In another sequence, there is a portrait of a man with blood running down his face, with a photo on the left capturing a woman looking in the mirror in horror. The meaning shifts as the following spread replaces the woman with a shot of an orange mass that looks alive with plastic eyes and a leaf as a mouth. These constant negotiations between pictures and their apparent truths create excitement and confusing movement, also exposing the way propaganda operates in the society – depending on who is arranging the images, we can come to surprisingly different conclusions.
Hura consistently uses the country’s physical coastline as a metaphor; the coast also refers to the margin, the edge, the boundary, not only physical but also psychological. That’s what we see in his photographs: a girl in a polka dot dress making soap bubbles, a portrait of a man with a foggy left eye, a corner flooded by rats, a fish in water, boys playing/fighting outside, a close up of a mouth, a crowd of people dancing, religious festival celebrations – these images all express emotional energy: anger, joy, confusion, rage, and countless others. The visual narrative builds up and culminates where land and sea meet. People walk toward the water, take a dip, frolic in the waves, and wash their bodies, their facial expressions and body language showing a sense of joy and relief, as if they have found the comfort to be themselves out on the edges.

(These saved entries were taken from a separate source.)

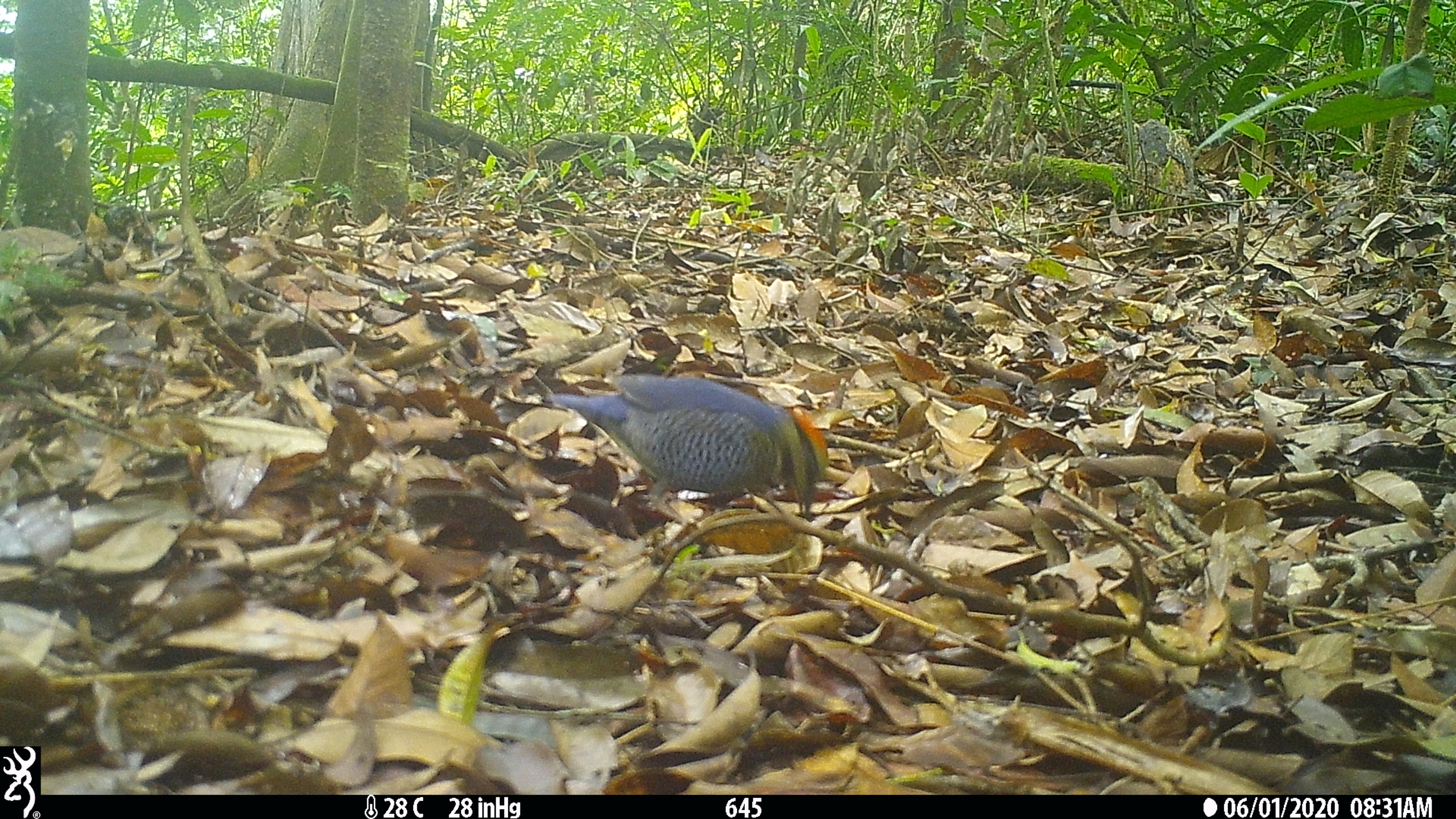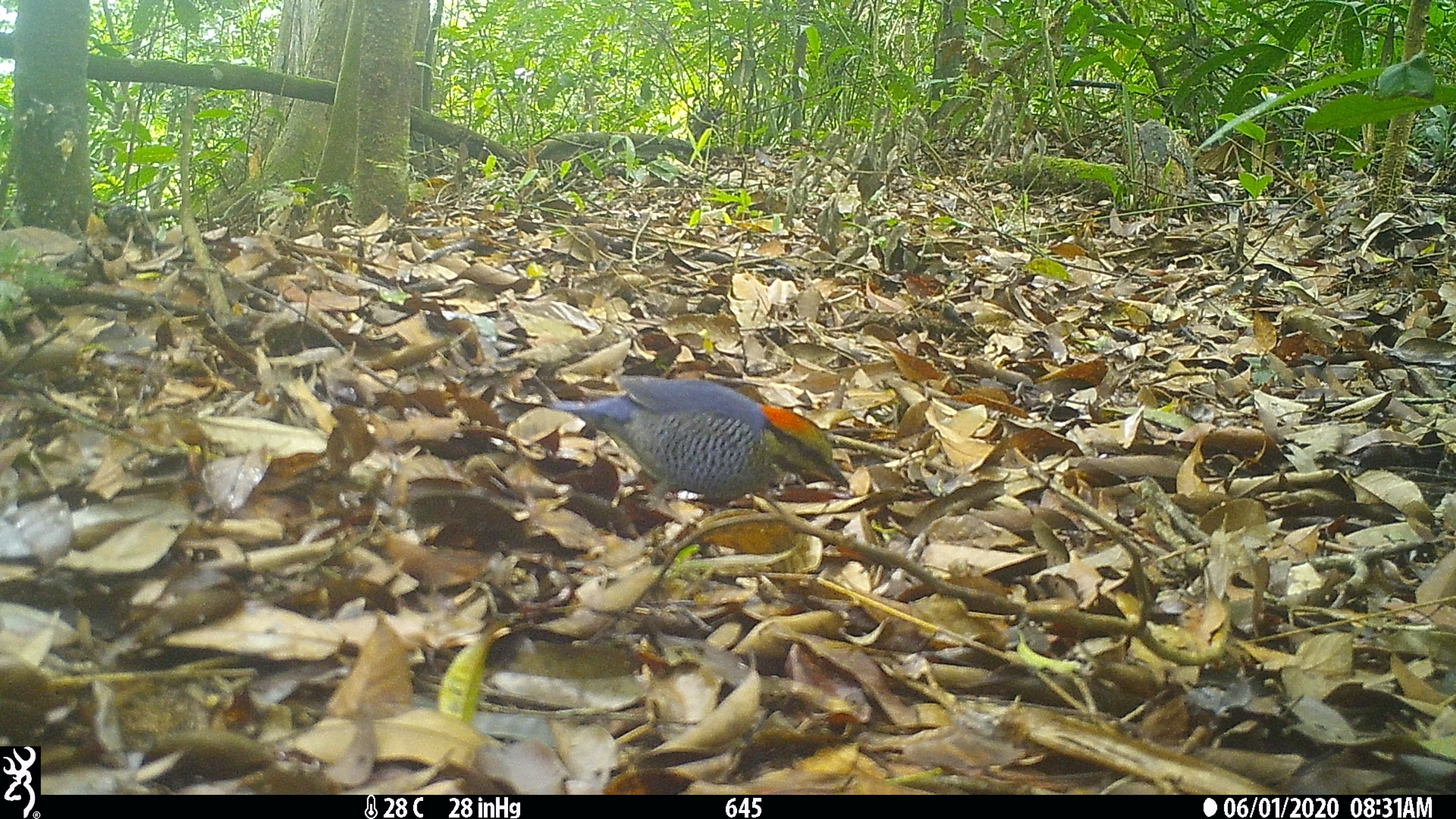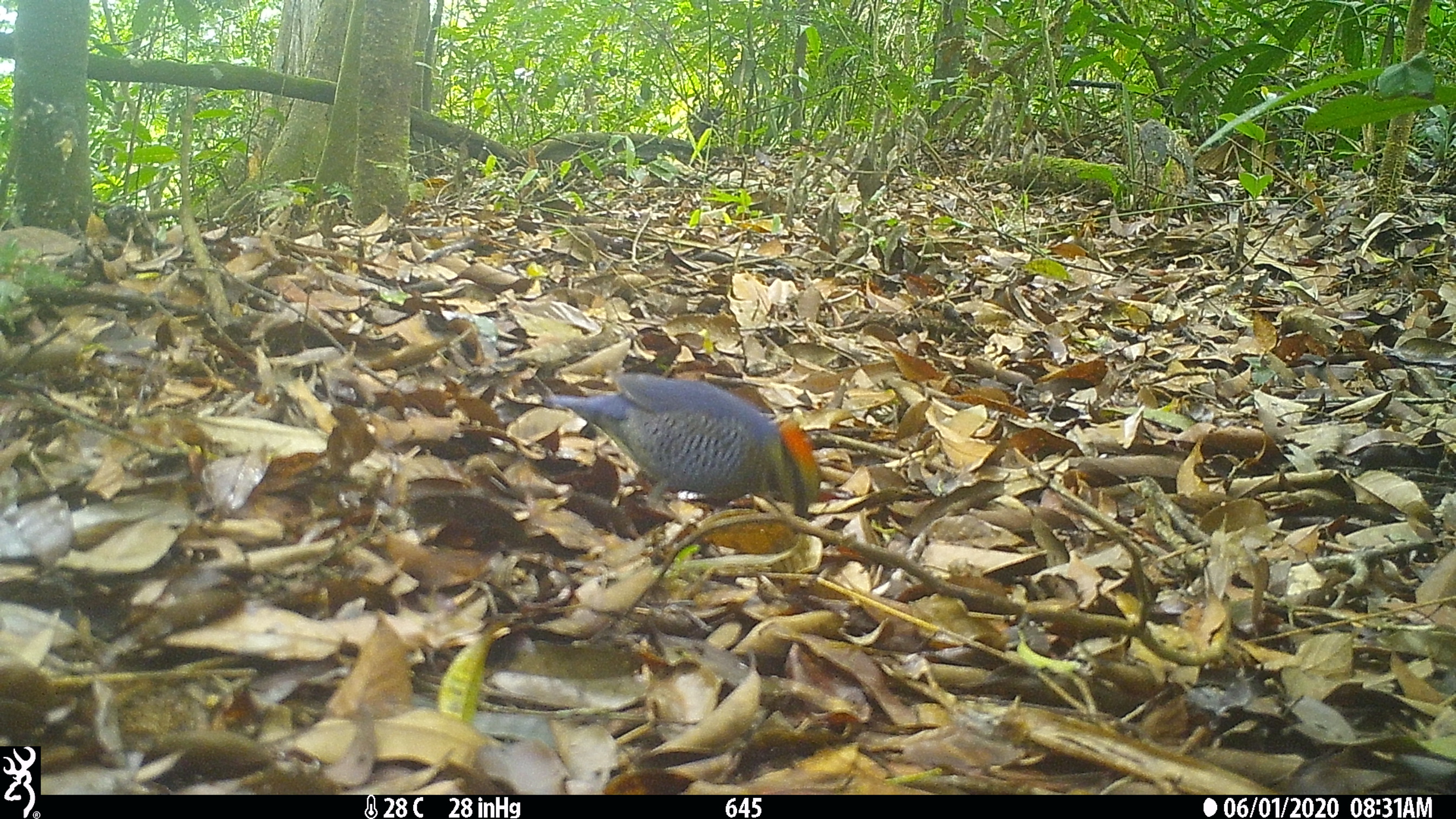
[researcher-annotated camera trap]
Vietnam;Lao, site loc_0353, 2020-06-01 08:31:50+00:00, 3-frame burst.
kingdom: Animalia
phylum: Chordata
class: Aves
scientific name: Aves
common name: bird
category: unidentified bird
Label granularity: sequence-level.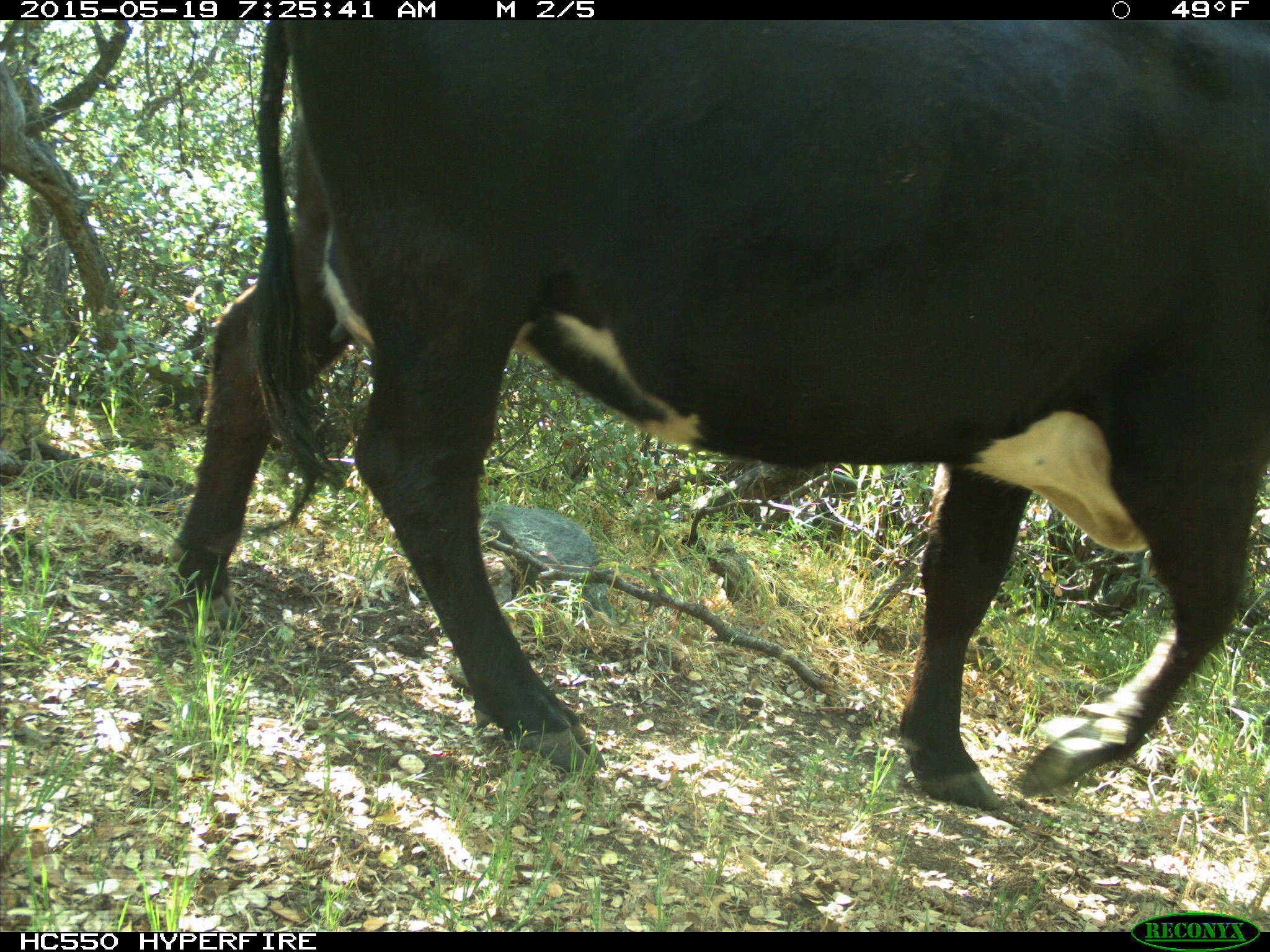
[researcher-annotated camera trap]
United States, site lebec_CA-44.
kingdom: Animalia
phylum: Chordata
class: Mammalia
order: Artiodactyla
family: Bovidae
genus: Bos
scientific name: Bos taurus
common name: domestic cow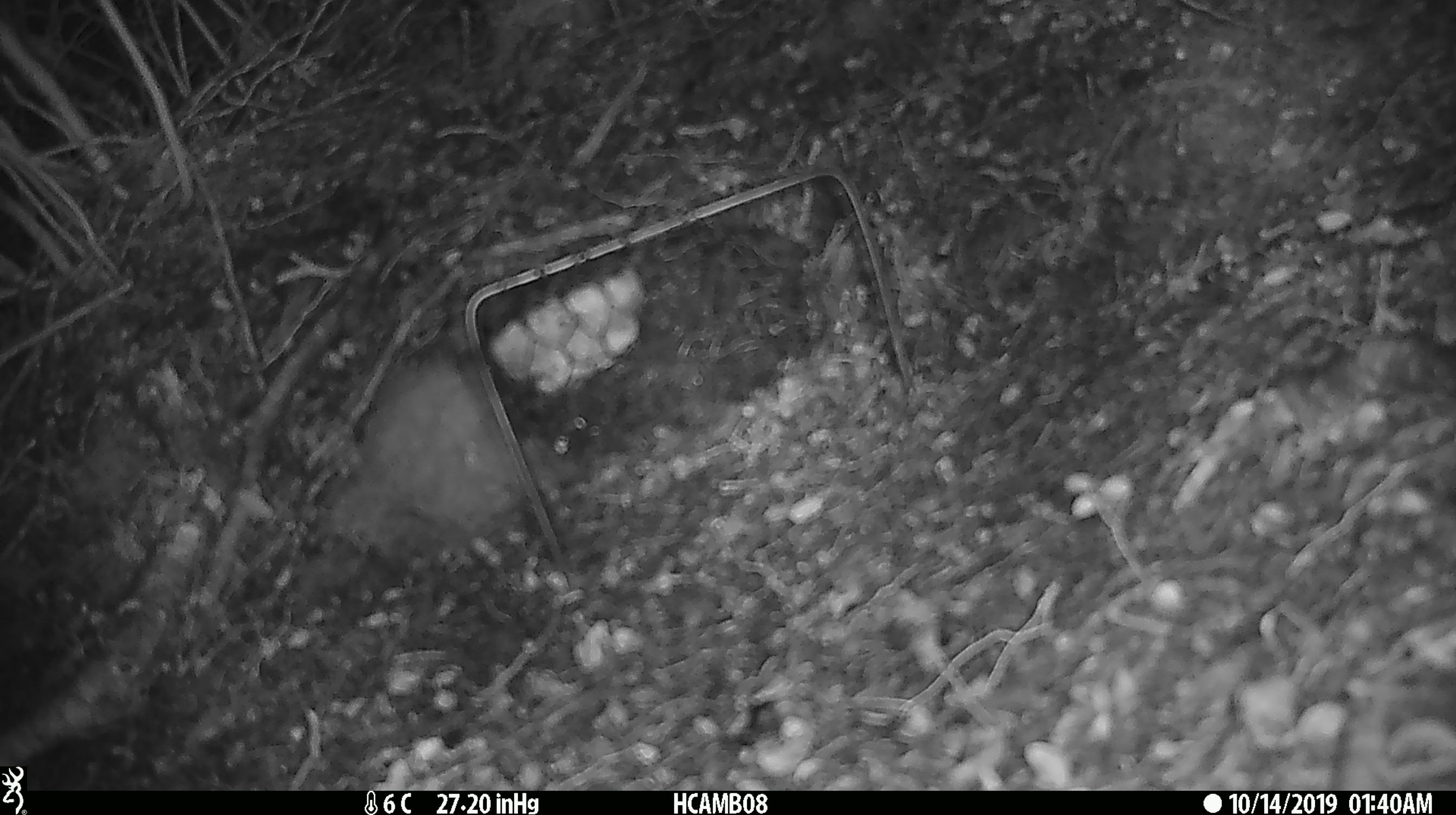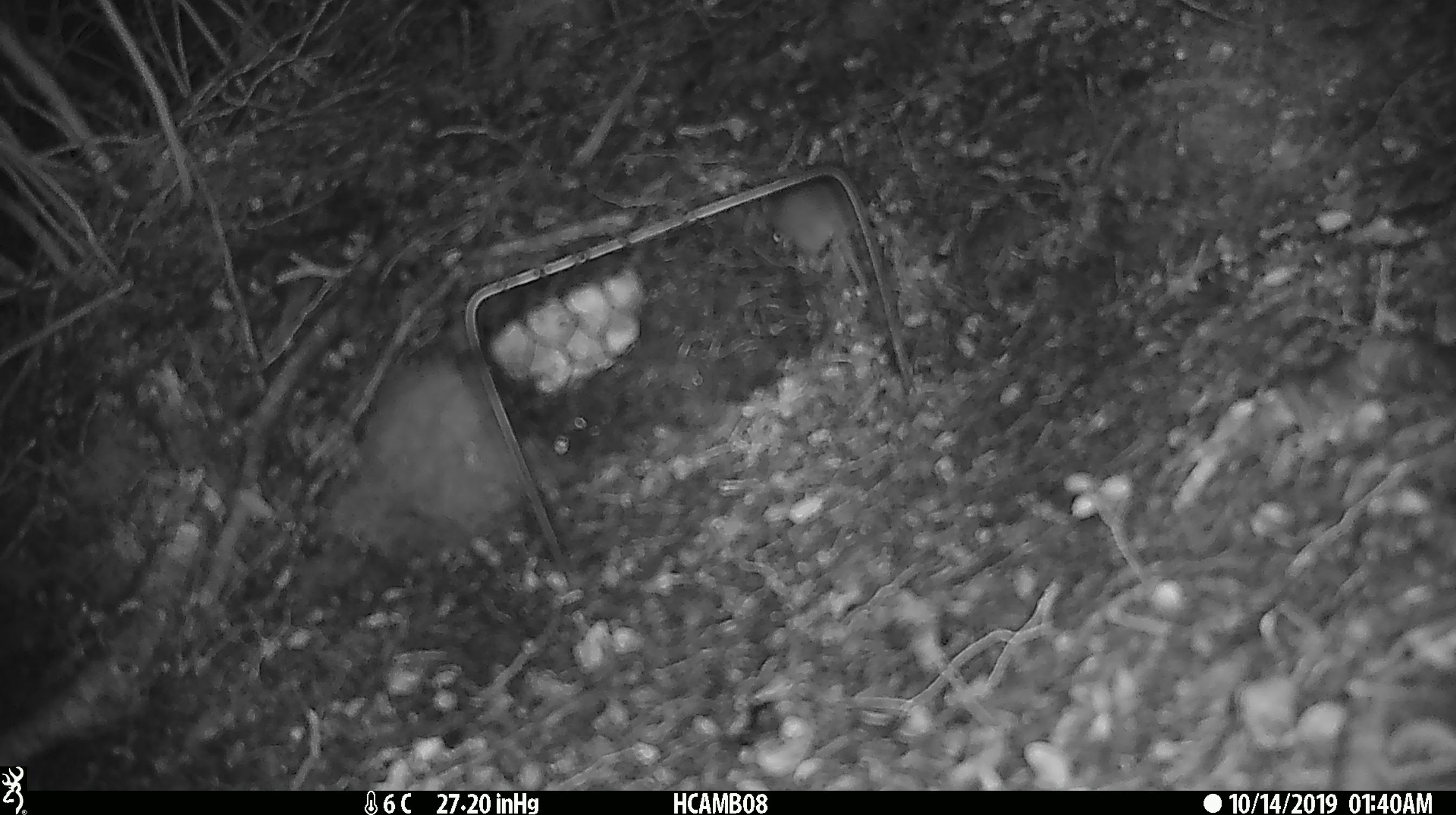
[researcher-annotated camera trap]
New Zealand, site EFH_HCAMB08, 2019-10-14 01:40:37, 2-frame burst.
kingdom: Animalia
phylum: Chordata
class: Mammalia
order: Rodentia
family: Muridae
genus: Mus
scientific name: Mus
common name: mouse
Mouse (Mus).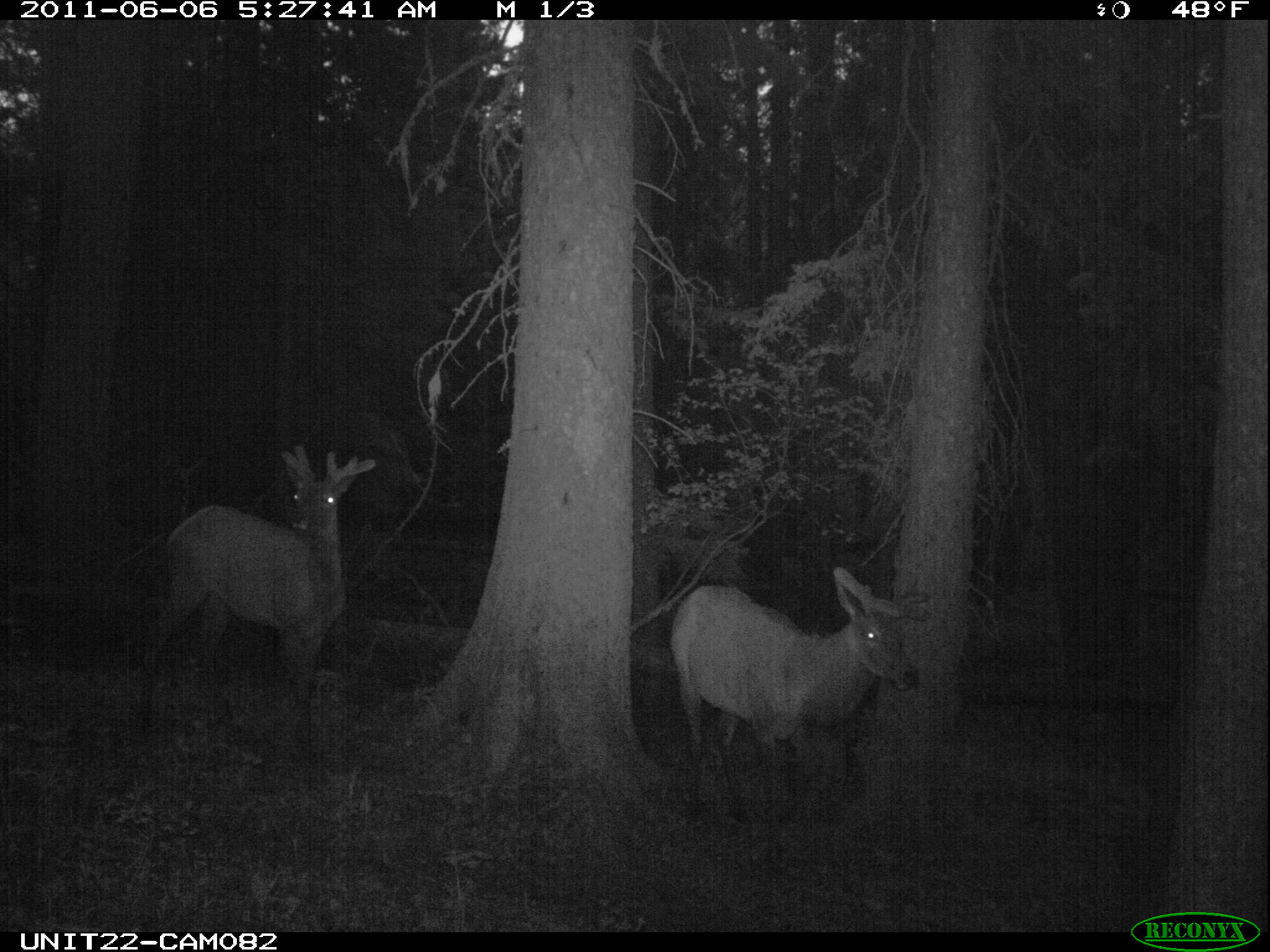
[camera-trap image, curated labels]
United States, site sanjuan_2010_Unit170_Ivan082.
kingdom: Animalia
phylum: Chordata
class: Mammalia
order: Artiodactyla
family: Cervidae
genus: Cervus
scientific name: Cervus elaphus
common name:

The Coast boldly reflects on our current state of the world, where the overwhelming stream of information makes it difficult to distinguish between reality, fabrication, and the oddly surreal in between. In his work, Hura calls for a reevaluation of how we consider and observe the world around us. As a photobook, The Coast is an intelligent and thoughtfully produced object, and stands out as one of the strongest and exciting photobooks published so far this year.
Collector’s POV: Sohrab Hura is represented by Magnum Photos (here), where he became a nominee in 2014 and an associate in 2018. His work has not yet found its way to the secondary markets, so gallery retail remains the best option for those collectors interested in following up.